# Task goal
Extract the listing below word for word, starting at its first line and ending at the line that contains "1974 millimetres", with both of those lines included. Leave the pictures out of your copy.

# Entries provided
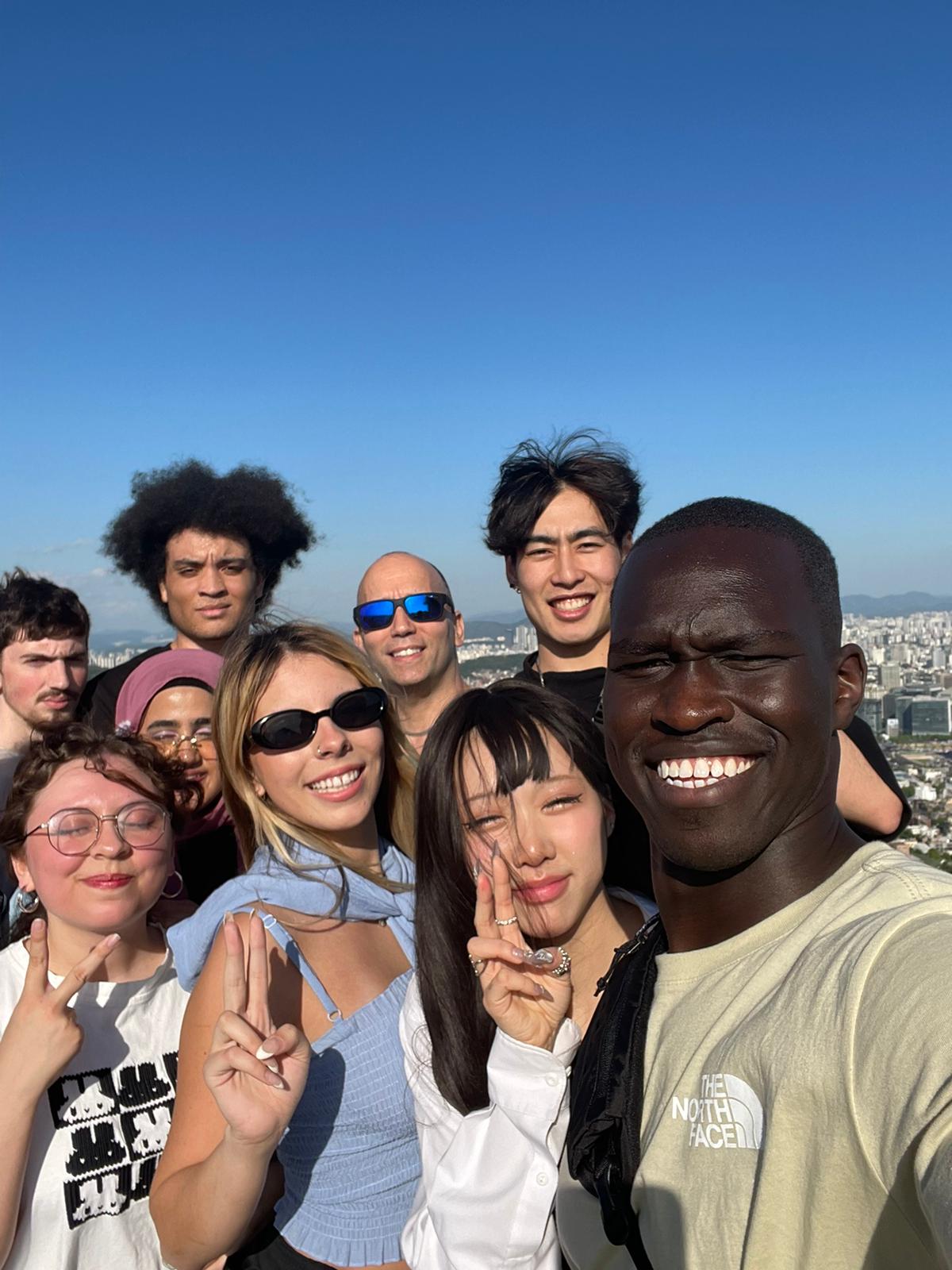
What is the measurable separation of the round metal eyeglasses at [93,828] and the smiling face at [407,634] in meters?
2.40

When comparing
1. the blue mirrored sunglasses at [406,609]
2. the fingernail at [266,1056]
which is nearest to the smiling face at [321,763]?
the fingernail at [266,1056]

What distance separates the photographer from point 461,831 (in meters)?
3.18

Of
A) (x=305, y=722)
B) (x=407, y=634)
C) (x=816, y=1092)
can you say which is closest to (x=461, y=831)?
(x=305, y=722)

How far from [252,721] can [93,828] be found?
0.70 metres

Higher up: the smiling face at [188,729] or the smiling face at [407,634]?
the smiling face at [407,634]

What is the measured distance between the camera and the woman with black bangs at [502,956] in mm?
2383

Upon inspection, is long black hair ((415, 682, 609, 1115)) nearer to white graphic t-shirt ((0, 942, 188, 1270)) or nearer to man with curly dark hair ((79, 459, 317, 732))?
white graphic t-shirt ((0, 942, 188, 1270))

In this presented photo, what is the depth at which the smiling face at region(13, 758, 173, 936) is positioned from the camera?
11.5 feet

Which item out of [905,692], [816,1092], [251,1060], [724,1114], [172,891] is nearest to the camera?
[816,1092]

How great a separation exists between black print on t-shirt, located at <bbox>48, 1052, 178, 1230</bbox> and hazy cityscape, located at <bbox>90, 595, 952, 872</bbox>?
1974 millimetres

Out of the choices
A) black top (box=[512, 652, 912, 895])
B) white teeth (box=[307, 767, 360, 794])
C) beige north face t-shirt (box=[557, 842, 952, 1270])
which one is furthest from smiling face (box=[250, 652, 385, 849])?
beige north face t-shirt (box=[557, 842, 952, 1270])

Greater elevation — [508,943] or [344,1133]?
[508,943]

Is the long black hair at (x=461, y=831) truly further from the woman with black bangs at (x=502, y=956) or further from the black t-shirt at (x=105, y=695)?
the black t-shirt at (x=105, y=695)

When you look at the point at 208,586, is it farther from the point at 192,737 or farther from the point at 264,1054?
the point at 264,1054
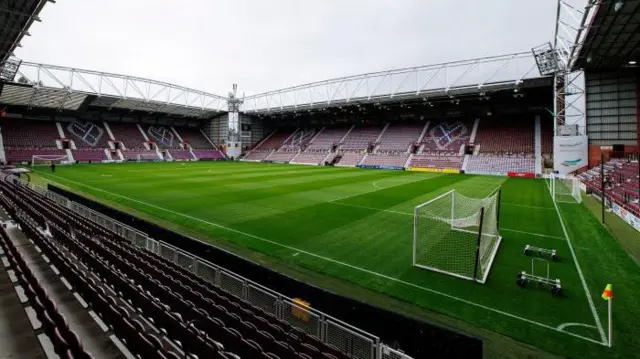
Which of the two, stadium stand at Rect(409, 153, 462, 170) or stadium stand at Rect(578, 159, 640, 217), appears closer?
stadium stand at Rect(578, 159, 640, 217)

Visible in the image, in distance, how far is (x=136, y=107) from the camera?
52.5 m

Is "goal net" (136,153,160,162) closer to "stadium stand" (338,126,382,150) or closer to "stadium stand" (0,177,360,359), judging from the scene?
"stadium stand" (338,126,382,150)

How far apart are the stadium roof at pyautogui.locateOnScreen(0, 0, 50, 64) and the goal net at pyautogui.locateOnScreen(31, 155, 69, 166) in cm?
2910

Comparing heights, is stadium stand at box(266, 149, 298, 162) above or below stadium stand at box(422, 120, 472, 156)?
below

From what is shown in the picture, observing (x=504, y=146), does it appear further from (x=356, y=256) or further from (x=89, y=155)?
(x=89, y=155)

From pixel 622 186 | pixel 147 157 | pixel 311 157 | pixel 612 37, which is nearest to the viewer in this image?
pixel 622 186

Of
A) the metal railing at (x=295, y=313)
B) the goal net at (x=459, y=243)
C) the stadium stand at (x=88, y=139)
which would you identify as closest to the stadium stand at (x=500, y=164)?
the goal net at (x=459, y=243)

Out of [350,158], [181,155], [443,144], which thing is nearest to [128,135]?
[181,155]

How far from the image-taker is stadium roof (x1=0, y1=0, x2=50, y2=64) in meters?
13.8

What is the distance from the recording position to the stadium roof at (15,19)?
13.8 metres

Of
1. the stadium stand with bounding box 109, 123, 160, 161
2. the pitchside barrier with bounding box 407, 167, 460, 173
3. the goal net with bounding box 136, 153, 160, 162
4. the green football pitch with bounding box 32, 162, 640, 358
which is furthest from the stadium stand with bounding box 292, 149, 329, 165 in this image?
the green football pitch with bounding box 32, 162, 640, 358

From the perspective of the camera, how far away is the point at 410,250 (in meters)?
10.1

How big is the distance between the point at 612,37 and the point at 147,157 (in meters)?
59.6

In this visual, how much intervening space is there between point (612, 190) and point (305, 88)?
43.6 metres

# Complete response
What is the measurable separation of the round metal eyeglasses at [93,828] and the smiling face at [407,634] in meters?
2.40

When comparing
1. the blue mirrored sunglasses at [406,609]
2. the fingernail at [266,1056]
which is nearest to the smiling face at [321,763]?
the fingernail at [266,1056]

What distance separates the photographer from point 461,831 (in meters)?
3.18

Of
A) (x=305, y=722)
B) (x=407, y=634)
C) (x=816, y=1092)
can you say which is closest to (x=461, y=831)?
(x=305, y=722)

How far from [252,721] can [93,828] be found?
0.70 metres

Higher up: the smiling face at [188,729] or the smiling face at [407,634]?
the smiling face at [407,634]

What is the measured distance between the camera and the woman with black bangs at [502,956] in mm?
2383

Upon inspection, is long black hair ((415, 682, 609, 1115)) nearer to white graphic t-shirt ((0, 942, 188, 1270)) or nearer to man with curly dark hair ((79, 459, 317, 732))?
white graphic t-shirt ((0, 942, 188, 1270))

In this presented photo, what is the depth at which the smiling face at region(13, 758, 173, 936) is positioned from the camera?
11.5 feet

Which item out of [905,692], [816,1092], [251,1060], [724,1114], [172,891] is nearest to the camera?
[816,1092]

How great a separation exists between black print on t-shirt, located at <bbox>48, 1052, 178, 1230</bbox> and hazy cityscape, located at <bbox>90, 595, 952, 872</bbox>?
1974 millimetres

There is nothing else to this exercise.